Die letzten vier Stufen der Sutren befassen sich mit verschiedenen Formen der Meditation, deren Ziel Samadhi – die Erleuchtung, Gotteserfahrung – ist. Dieses „Ziel“, das immer eine Gnade, und nichts ist was man selbst erreichen kann, ist identisch mit dem Streben aller christlichen Mystiker. Es ist nicht auf eine Religion festgelegt, sondern vereint gläubige Menschen aller Glaubensrichtungen. Zum besseren Verständnis hier noch ein Zitat von Christian Schmidt:

„Ein bestimmtes Gottesbild ist dem Yoga fremd. Obwohl in manchen Yoga-Wegen ( nicht im klassischen Yoga ) Bilder, Mythen und Symbole eine wichtige Rolle spielen, sollen sie auch dort überwunden werden. Denn man weiß, daß jede Vorstellung von Gott unvollständig sein muß. Jedes Bild von Gott ist letztlich ein menschliches, geprägt vom kulturellen Umfeld, der eigenen Erziehung, den Ideen, Wünschen und Erwartungen des Individuums.“ Und weiter: „ Wir können also festhalten: der klassische Yoga kennt Gott; er geht von einem persönlichen Gott aus. Die Gottesvorstellung bleibt jedoch offen; sie ist jedenfalls nicht an eine bestimmte Religion geknüpft. Dadurch wird es möglich, das Gottesbild der eigenen Religion in die Yoga Praxis mit hineinzunehmen.“

Und genau hier knüpft christozentrischer Yoga an! Nach dem Motto: „alles Wesentliche ist einfach“ stelle ich mich in meinem Glauben in das Kraftfeld Jesu Christi. Die Praxis beginnt mit einem Gebet oder Mantra, mit dem ich mich bewusst an das göttliche Licht und die Gegenwart Gottes annable. Und mehr braucht es nicht!

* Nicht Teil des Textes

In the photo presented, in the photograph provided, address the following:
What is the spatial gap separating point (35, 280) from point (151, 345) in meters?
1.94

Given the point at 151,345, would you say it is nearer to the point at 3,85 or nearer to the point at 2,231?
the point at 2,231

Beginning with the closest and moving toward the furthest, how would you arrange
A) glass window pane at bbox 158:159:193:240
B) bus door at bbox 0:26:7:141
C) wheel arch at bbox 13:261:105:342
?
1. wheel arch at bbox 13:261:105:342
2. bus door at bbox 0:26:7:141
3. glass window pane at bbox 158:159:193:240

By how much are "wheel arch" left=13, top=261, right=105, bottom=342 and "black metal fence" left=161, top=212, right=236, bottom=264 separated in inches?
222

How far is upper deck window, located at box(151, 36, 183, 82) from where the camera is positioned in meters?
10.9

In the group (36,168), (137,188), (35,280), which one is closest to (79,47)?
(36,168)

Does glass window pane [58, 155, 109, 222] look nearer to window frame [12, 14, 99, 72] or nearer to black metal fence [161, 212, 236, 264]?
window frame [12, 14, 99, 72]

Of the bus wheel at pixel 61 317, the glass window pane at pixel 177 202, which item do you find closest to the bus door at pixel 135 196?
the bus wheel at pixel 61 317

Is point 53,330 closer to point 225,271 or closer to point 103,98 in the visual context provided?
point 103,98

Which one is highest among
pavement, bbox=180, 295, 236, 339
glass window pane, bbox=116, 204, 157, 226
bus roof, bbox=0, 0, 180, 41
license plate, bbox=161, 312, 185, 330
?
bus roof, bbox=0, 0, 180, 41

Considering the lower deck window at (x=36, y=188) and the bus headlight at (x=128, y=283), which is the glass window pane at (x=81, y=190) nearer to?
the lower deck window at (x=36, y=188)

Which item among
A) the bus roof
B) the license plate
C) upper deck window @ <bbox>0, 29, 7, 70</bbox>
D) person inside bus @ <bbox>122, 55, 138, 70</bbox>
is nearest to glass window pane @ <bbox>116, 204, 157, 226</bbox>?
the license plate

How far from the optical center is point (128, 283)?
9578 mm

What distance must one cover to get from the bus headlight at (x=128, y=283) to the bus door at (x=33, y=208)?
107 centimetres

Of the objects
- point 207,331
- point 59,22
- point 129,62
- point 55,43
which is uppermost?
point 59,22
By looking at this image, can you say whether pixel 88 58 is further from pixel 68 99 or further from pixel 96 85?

Basierend auf dem klassischen Yoga entwickelte ich im Lauf der Jahre „Harmony Yoga“. Dies vereint Elemente aus dem Hatha Yoga, Meridian Balance, Yin Yoga und verschiedene Formen der Meditation. Es ist eine durchweg sanfte Übungsweise bei der man nichts „können“ muss. Leistungsdruck bleibt außen vor; Entschleunigung ist angesagt. Menschen aller Religionen und Glaubensrichtungen können Yoga praktizieren und für sich nutzen. Es kommt allein auf die Ausrichtung an. Energie folgt der Aufmerksamkeit.